MATERIAL FOR THE TASK below:
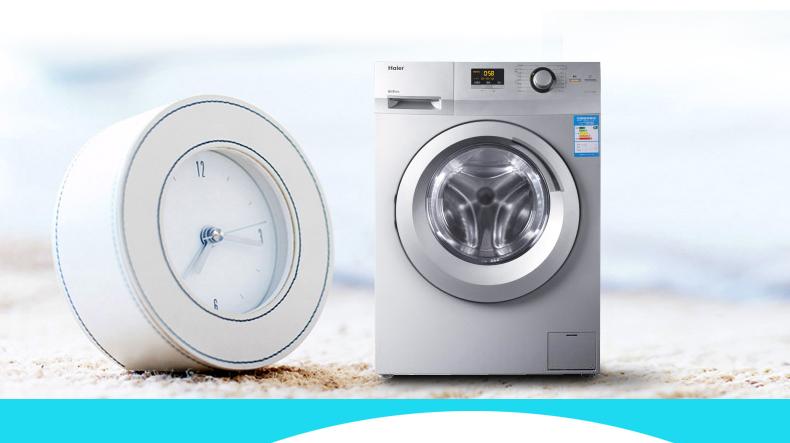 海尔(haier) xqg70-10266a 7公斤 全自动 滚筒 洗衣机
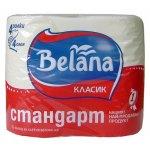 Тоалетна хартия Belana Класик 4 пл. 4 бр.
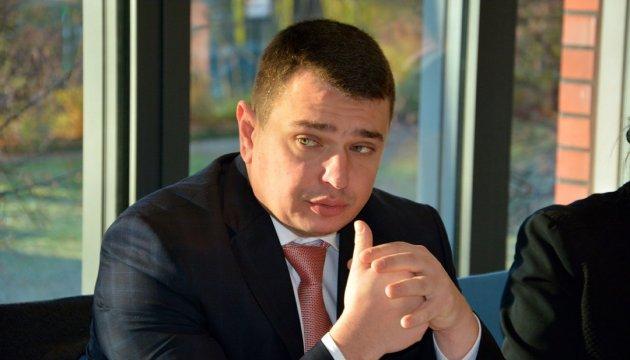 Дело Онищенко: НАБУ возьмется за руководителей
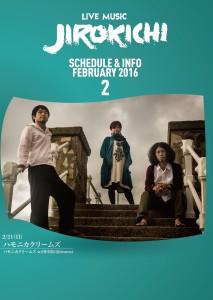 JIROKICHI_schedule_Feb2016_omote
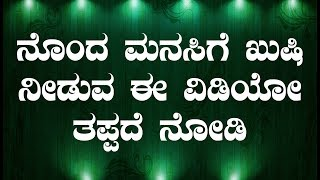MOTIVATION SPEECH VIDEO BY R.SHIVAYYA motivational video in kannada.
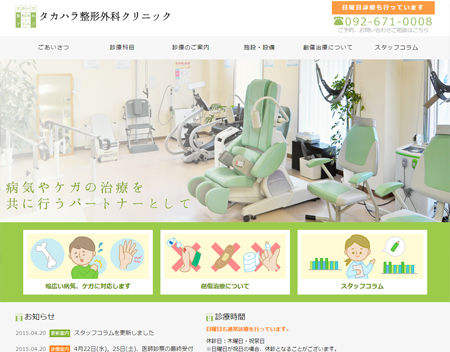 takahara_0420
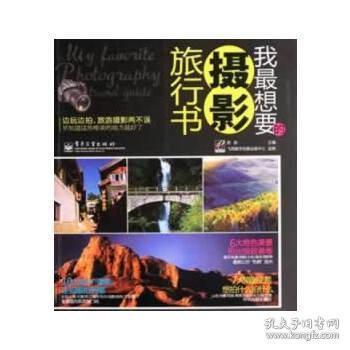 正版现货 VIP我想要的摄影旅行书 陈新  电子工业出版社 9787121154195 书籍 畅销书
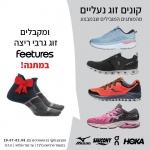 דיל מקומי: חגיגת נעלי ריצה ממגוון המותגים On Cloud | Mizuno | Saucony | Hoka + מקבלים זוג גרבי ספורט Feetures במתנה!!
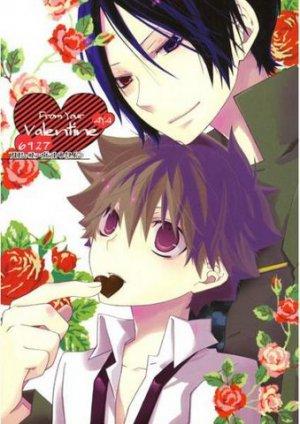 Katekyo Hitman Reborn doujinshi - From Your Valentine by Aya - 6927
End of MATERIAL FOR THE TASK.
MATERIAL FOR THE TASK below:
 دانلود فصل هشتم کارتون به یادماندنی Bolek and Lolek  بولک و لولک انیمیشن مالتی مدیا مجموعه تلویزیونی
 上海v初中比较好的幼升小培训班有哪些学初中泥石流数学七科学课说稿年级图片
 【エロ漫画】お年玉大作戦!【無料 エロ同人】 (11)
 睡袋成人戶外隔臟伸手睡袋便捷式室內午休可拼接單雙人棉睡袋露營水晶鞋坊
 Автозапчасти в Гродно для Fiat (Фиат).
End of MATERIAL FOR THE TASK.
MATERIAL FOR THE TASK below:
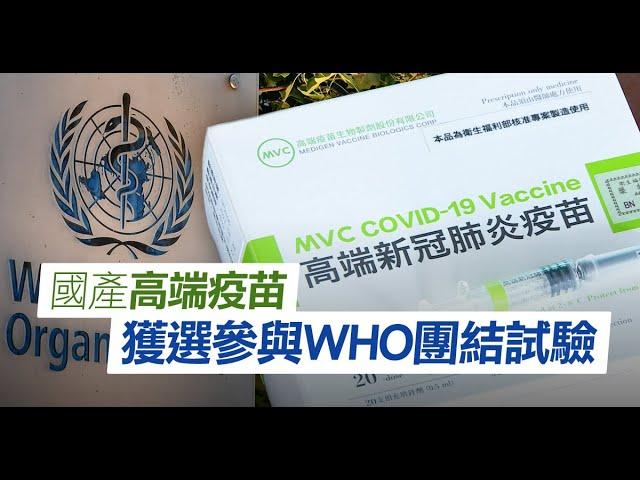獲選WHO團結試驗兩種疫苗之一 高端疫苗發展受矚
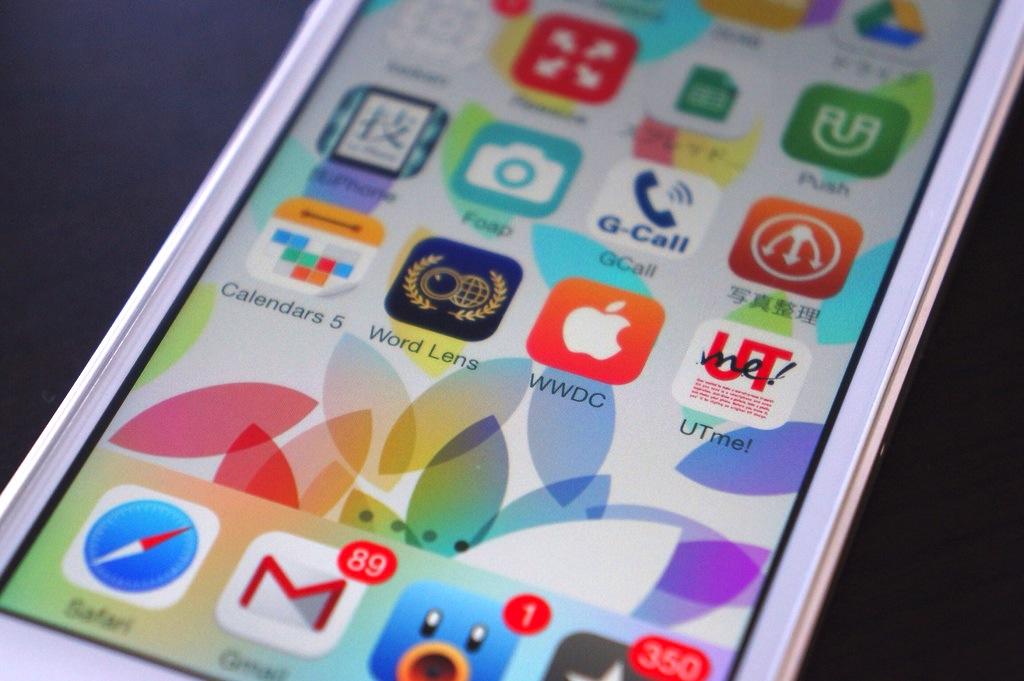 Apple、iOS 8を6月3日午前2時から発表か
End of MATERIAL FOR THE TASK.
◆ **TASK TO COMPLETE**:
Of all the entries above, repeat only the lines from the line that has "دانلود فصل هشتم" to the line that has "Автозапчасти в Гродно для Fiat (Фиат).", both lines included, exactly.

◆ **ANSWER SPACE**:
 دانلود فصل هشتم کارتون به یادماندنی Bolek and Lolek  بولک و لولک انیمیشن مالتی مدیا مجموعه تلویزیونی
 上海v初中比较好的幼升小培训班有哪些学初中泥石流数学七科学课说稿年级图片
 【エロ漫画】お年玉大作戦!【無料 エロ同人】 (11)
 睡袋成人戶外隔臟伸手睡袋便捷式室內午休可拼接單雙人棉睡袋露營水晶鞋坊
 Автозапчасти в Гродно для Fiat (Фиат).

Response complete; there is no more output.